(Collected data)
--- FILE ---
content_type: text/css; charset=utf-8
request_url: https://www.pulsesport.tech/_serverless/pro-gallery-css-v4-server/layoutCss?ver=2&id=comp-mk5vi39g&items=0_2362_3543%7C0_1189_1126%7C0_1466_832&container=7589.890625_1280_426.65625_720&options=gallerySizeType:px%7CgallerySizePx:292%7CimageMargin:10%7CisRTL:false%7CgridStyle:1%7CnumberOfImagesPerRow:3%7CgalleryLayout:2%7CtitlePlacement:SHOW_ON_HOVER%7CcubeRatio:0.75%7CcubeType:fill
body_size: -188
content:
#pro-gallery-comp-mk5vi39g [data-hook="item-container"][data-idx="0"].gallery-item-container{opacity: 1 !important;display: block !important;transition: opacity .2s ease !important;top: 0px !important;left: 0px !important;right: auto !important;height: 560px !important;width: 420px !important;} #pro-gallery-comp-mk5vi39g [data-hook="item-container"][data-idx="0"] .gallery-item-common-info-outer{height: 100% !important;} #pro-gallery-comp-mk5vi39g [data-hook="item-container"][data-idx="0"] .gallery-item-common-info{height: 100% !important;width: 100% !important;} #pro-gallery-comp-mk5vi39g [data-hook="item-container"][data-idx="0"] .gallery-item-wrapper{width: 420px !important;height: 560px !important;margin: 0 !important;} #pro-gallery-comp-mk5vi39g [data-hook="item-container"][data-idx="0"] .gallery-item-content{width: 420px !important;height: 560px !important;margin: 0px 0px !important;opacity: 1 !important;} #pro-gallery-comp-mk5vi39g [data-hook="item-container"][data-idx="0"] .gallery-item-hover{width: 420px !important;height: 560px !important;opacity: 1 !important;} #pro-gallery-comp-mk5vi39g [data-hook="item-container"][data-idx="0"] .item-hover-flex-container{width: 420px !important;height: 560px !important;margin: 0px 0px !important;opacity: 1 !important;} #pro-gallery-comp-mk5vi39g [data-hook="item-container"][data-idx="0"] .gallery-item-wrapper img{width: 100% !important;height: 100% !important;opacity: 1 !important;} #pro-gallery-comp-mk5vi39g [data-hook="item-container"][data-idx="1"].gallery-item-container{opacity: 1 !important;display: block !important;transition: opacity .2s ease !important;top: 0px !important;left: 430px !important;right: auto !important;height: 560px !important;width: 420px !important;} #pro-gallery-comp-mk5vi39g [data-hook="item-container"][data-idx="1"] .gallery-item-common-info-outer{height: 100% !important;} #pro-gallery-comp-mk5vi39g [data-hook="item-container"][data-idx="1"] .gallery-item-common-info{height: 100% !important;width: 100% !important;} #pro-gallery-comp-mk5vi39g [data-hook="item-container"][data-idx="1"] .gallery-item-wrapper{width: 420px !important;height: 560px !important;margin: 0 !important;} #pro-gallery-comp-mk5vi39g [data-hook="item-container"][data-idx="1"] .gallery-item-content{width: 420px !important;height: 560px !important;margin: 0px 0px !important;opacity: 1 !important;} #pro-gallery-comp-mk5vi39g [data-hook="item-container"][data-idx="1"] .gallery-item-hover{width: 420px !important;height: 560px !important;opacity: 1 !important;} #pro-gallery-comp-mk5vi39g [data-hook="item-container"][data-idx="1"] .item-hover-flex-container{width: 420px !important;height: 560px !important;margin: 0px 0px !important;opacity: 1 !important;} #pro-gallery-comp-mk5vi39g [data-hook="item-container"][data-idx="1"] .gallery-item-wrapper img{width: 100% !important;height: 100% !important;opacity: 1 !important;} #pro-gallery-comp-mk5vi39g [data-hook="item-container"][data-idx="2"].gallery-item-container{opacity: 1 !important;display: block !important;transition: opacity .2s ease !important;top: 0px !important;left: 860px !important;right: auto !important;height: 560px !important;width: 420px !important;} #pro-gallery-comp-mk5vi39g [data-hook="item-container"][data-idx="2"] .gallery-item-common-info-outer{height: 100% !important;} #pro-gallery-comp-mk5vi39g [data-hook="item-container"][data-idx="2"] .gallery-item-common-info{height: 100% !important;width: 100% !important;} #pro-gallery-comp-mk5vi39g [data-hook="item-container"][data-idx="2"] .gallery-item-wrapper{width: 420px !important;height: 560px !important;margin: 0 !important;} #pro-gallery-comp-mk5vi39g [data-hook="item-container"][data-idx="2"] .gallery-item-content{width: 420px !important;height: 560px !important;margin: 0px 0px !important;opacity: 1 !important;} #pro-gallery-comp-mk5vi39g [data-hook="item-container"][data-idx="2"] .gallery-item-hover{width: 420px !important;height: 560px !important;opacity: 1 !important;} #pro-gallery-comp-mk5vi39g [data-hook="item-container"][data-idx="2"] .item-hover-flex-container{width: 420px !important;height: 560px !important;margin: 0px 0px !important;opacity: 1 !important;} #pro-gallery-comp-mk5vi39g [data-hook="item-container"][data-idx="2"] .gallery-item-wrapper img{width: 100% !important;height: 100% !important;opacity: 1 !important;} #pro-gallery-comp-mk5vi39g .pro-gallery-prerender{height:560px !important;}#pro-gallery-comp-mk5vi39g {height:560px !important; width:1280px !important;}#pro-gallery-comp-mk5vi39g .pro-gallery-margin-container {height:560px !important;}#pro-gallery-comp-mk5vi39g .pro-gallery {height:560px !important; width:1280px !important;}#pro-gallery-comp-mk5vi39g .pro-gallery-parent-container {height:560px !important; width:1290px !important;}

[ASSIGNMENT]
Retype all of the records above, word for word.

[REPLY]
--- FILE ---
content_type: text/css; charset=utf-8
request_url: https://www.pulsesport.tech/_serverless/pro-gallery-css-v4-server/layoutCss?ver=2&id=comp-mk5vi39g&items=0_2362_3543%7C0_1189_1126%7C0_1466_832&container=7589.890625_1280_426.65625_720&options=gallerySizeType:px%7CgallerySizePx:292%7CimageMargin:10%7CisRTL:false%7CgridStyle:1%7CnumberOfImagesPerRow:3%7CgalleryLayout:2%7CtitlePlacement:SHOW_ON_HOVER%7CcubeRatio:0.75%7CcubeType:fill
body_size: -188
content:
#pro-gallery-comp-mk5vi39g [data-hook="item-container"][data-idx="0"].gallery-item-container{opacity: 1 !important;display: block !important;transition: opacity .2s ease !important;top: 0px !important;left: 0px !important;right: auto !important;height: 560px !important;width: 420px !important;} #pro-gallery-comp-mk5vi39g [data-hook="item-container"][data-idx="0"] .gallery-item-common-info-outer{height: 100% !important;} #pro-gallery-comp-mk5vi39g [data-hook="item-container"][data-idx="0"] .gallery-item-common-info{height: 100% !important;width: 100% !important;} #pro-gallery-comp-mk5vi39g [data-hook="item-container"][data-idx="0"] .gallery-item-wrapper{width: 420px !important;height: 560px !important;margin: 0 !important;} #pro-gallery-comp-mk5vi39g [data-hook="item-container"][data-idx="0"] .gallery-item-content{width: 420px !important;height: 560px !important;margin: 0px 0px !important;opacity: 1 !important;} #pro-gallery-comp-mk5vi39g [data-hook="item-container"][data-idx="0"] .gallery-item-hover{width: 420px !important;height: 560px !important;opacity: 1 !important;} #pro-gallery-comp-mk5vi39g [data-hook="item-container"][data-idx="0"] .item-hover-flex-container{width: 420px !important;height: 560px !important;margin: 0px 0px !important;opacity: 1 !important;} #pro-gallery-comp-mk5vi39g [data-hook="item-container"][data-idx="0"] .gallery-item-wrapper img{width: 100% !important;height: 100% !important;opacity: 1 !important;} #pro-gallery-comp-mk5vi39g [data-hook="item-container"][data-idx="1"].gallery-item-container{opacity: 1 !important;display: block !important;transition: opacity .2s ease !important;top: 0px !important;left: 430px !important;right: auto !important;height: 560px !important;width: 420px !important;} #pro-gallery-comp-mk5vi39g [data-hook="item-container"][data-idx="1"] .gallery-item-common-info-outer{height: 100% !important;} #pro-gallery-comp-mk5vi39g [data-hook="item-container"][data-idx="1"] .gallery-item-common-info{height: 100% !important;width: 100% !important;} #pro-gallery-comp-mk5vi39g [data-hook="item-container"][data-idx="1"] .gallery-item-wrapper{width: 420px !important;height: 560px !important;margin: 0 !important;} #pro-gallery-comp-mk5vi39g [data-hook="item-container"][data-idx="1"] .gallery-item-content{width: 420px !important;height: 560px !important;margin: 0px 0px !important;opacity: 1 !important;} #pro-gallery-comp-mk5vi39g [data-hook="item-container"][data-idx="1"] .gallery-item-hover{width: 420px !important;height: 560px !important;opacity: 1 !important;} #pro-gallery-comp-mk5vi39g [data-hook="item-container"][data-idx="1"] .item-hover-flex-container{width: 420px !important;height: 560px !important;margin: 0px 0px !important;opacity: 1 !important;} #pro-gallery-comp-mk5vi39g [data-hook="item-container"][data-idx="1"] .gallery-item-wrapper img{width: 100% !important;height: 100% !important;opacity: 1 !important;} #pro-gallery-comp-mk5vi39g [data-hook="item-container"][data-idx="2"].gallery-item-container{opacity: 1 !important;display: block !important;transition: opacity .2s ease !important;top: 0px !important;left: 860px !important;right: auto !important;height: 560px !important;width: 420px !important;} #pro-gallery-comp-mk5vi39g [data-hook="item-container"][data-idx="2"] .gallery-item-common-info-outer{height: 100% !important;} #pro-gallery-comp-mk5vi39g [data-hook="item-container"][data-idx="2"] .gallery-item-common-info{height: 100% !important;width: 100% !important;} #pro-gallery-comp-mk5vi39g [data-hook="item-container"][data-idx="2"] .gallery-item-wrapper{width: 420px !important;height: 560px !important;margin: 0 !important;} #pro-gallery-comp-mk5vi39g [data-hook="item-container"][data-idx="2"] .gallery-item-content{width: 420px !important;height: 560px !important;margin: 0px 0px !important;opacity: 1 !important;} #pro-gallery-comp-mk5vi39g [data-hook="item-container"][data-idx="2"] .gallery-item-hover{width: 420px !important;height: 560px !important;opacity: 1 !important;} #pro-gallery-comp-mk5vi39g [data-hook="item-container"][data-idx="2"] .item-hover-flex-container{width: 420px !important;height: 560px !important;margin: 0px 0px !important;opacity: 1 !important;} #pro-gallery-comp-mk5vi39g [data-hook="item-container"][data-idx="2"] .gallery-item-wrapper img{width: 100% !important;height: 100% !important;opacity: 1 !important;} #pro-gallery-comp-mk5vi39g .pro-gallery-prerender{height:560px !important;}#pro-gallery-comp-mk5vi39g {height:560px !important; width:1280px !important;}#pro-gallery-comp-mk5vi39g .pro-gallery-margin-container {height:560px !important;}#pro-gallery-comp-mk5vi39g .pro-gallery {height:560px !important; width:1280px !important;}#pro-gallery-comp-mk5vi39g .pro-gallery-parent-container {height:560px !important; width:1290px !important;}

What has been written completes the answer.